2) In live broadcasting, the break lengths available for commercials are not always fixed and known in advance (e.g., strategic and injury time-outs are of variable duration in live sports transmissions). Broadcasters actively manage their advertising revenue by jointly optimizing sales and scheduling policies. So, we can develop optimization models for T.V.\radio networks with a stochastic capacity to advertise airtime during a live event. This capacity consists of a number of commercial breaks of random duration. Breaks occur sequentially over a period of time and must be filled immediately upon arrival.

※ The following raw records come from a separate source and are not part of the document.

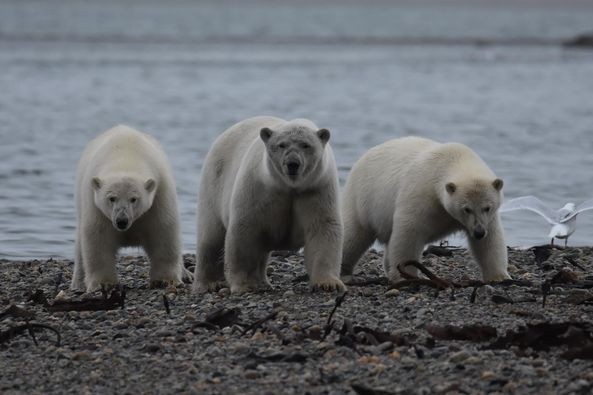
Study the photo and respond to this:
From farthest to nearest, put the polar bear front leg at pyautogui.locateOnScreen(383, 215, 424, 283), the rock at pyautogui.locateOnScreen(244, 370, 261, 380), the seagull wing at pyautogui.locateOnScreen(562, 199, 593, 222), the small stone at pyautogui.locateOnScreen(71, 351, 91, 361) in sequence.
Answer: the seagull wing at pyautogui.locateOnScreen(562, 199, 593, 222)
the polar bear front leg at pyautogui.locateOnScreen(383, 215, 424, 283)
the small stone at pyautogui.locateOnScreen(71, 351, 91, 361)
the rock at pyautogui.locateOnScreen(244, 370, 261, 380)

3) We can develop an optimization decision support tool that aims to plan and maintain the weekly self-promotion space for a T.V. station. The self-promotion plan requires the assignment of several self-promotion advertisements to a given set of available time slots over a pre-specified planning period. This tool should consist of a database, a statistic module, an optimization module, and a user interface. The input data should be provided by the T.V. station and by an external audiometry company, which collects daily audience information. The statistical module provides optimization models or algorithms that can find good solutions quickly. The interface should report the solution and corresponding metrics and can also be used by the decision-makers to change solutions and input data manually.

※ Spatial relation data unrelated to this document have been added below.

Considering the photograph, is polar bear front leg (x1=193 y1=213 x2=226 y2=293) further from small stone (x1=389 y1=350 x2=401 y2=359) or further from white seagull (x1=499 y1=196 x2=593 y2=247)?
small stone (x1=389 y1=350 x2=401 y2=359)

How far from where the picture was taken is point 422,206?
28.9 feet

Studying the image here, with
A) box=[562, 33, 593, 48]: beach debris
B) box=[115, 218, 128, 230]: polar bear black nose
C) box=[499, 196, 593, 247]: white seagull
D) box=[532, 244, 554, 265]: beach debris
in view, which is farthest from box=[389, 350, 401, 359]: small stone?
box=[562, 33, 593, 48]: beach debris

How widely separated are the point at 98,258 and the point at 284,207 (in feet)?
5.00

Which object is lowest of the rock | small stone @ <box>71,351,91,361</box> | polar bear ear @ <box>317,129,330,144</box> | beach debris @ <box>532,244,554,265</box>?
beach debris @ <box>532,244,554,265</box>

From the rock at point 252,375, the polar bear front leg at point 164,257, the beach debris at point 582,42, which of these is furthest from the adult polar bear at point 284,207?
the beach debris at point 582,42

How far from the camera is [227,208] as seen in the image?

4) We can develop an optimization tool for scheduling music for radio stations. Our optimization tool can ensure each hour of the broadcast day is consistent with the station’s formatting plans and the songs and all other content are evenly and reliably scheduled. Moreover, it should have the following features:
- Accurate song spins and rotations. For example, it should favor songs that have not been played recently in or near the same hour and dayparts for the best possible rotation patterns.
- Preventing song clustering by providing optimal rotation patterns for each song category
- Scalable Rules rules with different preferences to match the priorities of a radio station. For example, “Always try to separate slow songs by three. If you cannot, two is acceptable. But never play them back-to-back.”

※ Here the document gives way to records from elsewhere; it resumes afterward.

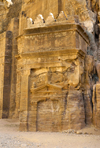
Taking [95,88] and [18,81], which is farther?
[18,81]

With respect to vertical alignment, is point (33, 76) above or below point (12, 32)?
below

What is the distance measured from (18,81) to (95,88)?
772 centimetres

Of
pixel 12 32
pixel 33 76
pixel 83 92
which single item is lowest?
pixel 83 92

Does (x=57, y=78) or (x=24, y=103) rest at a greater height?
(x=57, y=78)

- Creating groups of rules that only apply in specific dayparts or when certain criteria are met.
- Rule tree wizard that analyzes the song library to get recommendations for rule settings. Or review the last scheduling sessions to find potentially problematic rules.
- Keeping the station fresh by scheduling a regular exchange of songs between active and resting categories, based on play count or days.
- Special library and history reports that help the radio station examine its overall content and performance by examining relative separation, viewing category turnover and weekly spins, etc.